Negotiate the interest behind the request

When two demands compete for the same resource, the stated requests are usually incompatible. Both stakeholders need a piece of you in the same week. Both presentations need to go to the board in the same month. Both projects need the same specialist for the same two-week window. In each case, the surface level conflict looks unresolvable because the positions are incompatible.

What is usually not incompatible are the interests behind the positions. The finance sponsor who needs the budget review by Friday needs it by Friday because the group CFO is presenting on Monday. The actual interest is that the CFO has a credible set of numbers for Monday morning. That interest might be met by a direct briefing call, a prepared summary, or a revised set of slides rather than by a full budget review session. The interest and the stated request are not the same thing, and most matrix leaders never ask about one because they are too busy trying to respond to the other.

The discipline is to go back to each stakeholder separately, before you have decided how to respond, and ask what they are trying to accomplish rather than simply confirming what they asked for. This is not a way of avoiding the commitment. It is a way of finding the version of the commitment that actually serves the need, which is often considerably smaller than the version originally stated.

An internal consultant working inside a global technology company described a resource conflict where two programme leads both needed the same data architect for a six-week intensive sprint. Neither programme could move its timeline. Both leads had genuine delivery pressure and legitimate claims. She went back to each separately and asked what the data architect actually needed to produce in those six weeks, not what they needed him for in general. It emerged that one programme needed him full time for the first three weeks and barely at all thereafter. The other needed him lightly for the first three weeks and intensively for the final three. The conflict that had seemed irresolvable was not, once the actual need rather than the general allocation was on the table.

#### EXTRACTED DATA
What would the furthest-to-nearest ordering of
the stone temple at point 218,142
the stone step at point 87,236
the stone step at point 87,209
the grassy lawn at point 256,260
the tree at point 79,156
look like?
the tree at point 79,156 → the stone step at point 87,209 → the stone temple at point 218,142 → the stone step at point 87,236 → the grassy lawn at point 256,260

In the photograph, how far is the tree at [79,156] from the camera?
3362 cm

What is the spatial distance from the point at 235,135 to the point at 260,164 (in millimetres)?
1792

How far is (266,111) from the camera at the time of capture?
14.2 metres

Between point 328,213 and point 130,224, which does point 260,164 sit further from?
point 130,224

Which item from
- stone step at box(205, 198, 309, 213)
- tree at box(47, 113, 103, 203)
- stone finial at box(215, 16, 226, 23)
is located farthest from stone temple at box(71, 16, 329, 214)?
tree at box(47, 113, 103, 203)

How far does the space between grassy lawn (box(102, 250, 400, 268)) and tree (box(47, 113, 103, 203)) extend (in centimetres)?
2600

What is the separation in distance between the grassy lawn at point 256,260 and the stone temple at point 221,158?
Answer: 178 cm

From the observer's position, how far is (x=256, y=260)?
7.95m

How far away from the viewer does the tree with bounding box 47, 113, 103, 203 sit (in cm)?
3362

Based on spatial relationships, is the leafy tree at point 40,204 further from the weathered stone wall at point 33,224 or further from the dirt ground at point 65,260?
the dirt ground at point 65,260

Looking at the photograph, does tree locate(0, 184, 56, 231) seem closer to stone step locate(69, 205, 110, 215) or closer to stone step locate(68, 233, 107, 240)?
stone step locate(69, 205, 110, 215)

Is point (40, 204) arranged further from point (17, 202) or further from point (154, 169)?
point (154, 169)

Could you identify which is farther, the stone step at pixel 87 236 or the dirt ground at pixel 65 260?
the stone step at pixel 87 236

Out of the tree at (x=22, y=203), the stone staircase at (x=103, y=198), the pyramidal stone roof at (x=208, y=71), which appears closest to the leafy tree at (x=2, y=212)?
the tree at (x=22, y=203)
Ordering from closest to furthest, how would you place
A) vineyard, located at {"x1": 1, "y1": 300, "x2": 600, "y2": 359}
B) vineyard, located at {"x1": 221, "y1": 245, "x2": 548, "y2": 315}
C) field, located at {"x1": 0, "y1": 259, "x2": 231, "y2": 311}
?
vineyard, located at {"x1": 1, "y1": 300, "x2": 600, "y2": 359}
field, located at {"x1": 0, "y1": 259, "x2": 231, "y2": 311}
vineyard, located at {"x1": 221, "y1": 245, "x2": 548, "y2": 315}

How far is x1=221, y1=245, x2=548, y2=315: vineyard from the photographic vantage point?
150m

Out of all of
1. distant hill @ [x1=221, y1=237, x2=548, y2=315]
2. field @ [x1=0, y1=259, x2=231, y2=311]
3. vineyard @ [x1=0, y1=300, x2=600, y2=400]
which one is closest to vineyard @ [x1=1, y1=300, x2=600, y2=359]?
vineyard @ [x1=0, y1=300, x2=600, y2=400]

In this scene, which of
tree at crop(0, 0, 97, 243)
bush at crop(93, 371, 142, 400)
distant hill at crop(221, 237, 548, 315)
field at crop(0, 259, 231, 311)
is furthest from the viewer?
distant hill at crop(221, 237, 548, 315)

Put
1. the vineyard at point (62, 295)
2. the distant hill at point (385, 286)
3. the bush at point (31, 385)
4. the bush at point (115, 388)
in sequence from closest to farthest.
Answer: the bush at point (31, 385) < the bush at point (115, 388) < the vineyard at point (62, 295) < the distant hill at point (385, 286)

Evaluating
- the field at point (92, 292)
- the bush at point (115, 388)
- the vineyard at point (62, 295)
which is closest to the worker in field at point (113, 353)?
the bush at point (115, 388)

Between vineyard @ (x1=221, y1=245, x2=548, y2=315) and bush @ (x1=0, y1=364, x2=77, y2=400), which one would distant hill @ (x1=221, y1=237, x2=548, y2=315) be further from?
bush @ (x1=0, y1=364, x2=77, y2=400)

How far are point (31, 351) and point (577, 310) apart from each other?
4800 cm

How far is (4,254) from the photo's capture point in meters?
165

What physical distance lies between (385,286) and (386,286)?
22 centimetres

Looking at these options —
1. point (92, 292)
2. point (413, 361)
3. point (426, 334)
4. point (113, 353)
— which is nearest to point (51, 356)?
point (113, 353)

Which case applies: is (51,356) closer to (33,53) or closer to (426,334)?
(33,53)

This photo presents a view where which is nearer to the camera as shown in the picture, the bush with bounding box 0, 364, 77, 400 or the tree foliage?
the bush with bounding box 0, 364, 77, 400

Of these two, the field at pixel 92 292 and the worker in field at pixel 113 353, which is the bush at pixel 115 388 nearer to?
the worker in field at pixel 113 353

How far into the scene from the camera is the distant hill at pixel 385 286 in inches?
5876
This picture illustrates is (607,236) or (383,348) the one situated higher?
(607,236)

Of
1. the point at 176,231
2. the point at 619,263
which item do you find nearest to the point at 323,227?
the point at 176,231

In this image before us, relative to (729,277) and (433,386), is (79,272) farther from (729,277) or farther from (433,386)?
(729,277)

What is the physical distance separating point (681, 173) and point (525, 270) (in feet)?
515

#### DIRECTIVES
A – Please extract the part of the passage on competing demands starting with "What is usually" and going on through "to the other.".
B – Write what comes next in the passage on competing demands, picking up after its final sentence.
The records have nothing to do with the passage on competing demands.

#### SET OF ANSWERS
A –
What is usually not incompatible are the interests behind the positions. The finance sponsor who needs the budget review by Friday needs it by Friday because the group CFO is presenting on Monday. The actual interest is that the CFO has a credible set of numbers for Monday morning. That interest might be met by a direct briefing call, a prepared summary, or a revised set of slides rather than by a full budget review session. The interest and the stated request are not the same thing, and most matrix leaders never ask about one because they are too busy trying to respond to the other.

B –
The programme manager used the same move with her finance sponsor. Rather than trying to find time for the full budget review, she asked what the sponsor needed to have in hand before the budget cycle closed. The answer was three specific numbers and a narrative for the CFO. She produced those in four hours and attended a thirty minute call. The sponsor was satisfied. The operations conflict got the attention it needed for the rest of the week.

Questions you can use to negotiate the interest behind the request:

  • What are you trying to accomplish with this, and how does this request help you get there?
  • If the specific thing you have asked for were not possible, what else would serve the same underlying need?
  • Is there a version of this commitment that would meet your real need in less time, or at a different point in the process?
  • What would happen if this came back to you as a recommendation rather than as a working session? Would the outcome be the same?
  • If you had to name the one thing that absolutely has to happen here, what would it be?

Practical actions:

  • Before responding to any competing demand, ask one question: what is this person trying to accomplish, and is that the same as what they have asked me for? Treat any gap between the two as a negotiating opportunity rather than a problem to solve by working harder.
  • Go back to the stakeholder before you have committed, not after. “Before I confirm I can do this by Thursday, help me understand what you need it for” is a legitimate and professional response to any request.
  • When you find the interest behind the position, offer the version of the commitment that serves the interest rather than the version that was originally stated, and explain why. Most stakeholders will accept a smaller ask if the reason for it is clear and the underlying need is genuinely met.
  • Where two stakeholders are competing for the same resource, explore whether there is a sequencing, a shared output, or a different configuration that serves both interests without requiring the same person at the same time.

Surface trade-offs to the people competing, not just to yourself

The instinct when competing demands arrive is to solve the conflict privately. You assess the two demands, make a call, deliver what you can, and manage the fallout when something slips. This keeps the conflict off the agenda but means every trade-off you make is invisible to the people affected by it. Each stakeholder believes they have your full commitment when they do not, and each is making plans that depend on an assumption you are not able to honour.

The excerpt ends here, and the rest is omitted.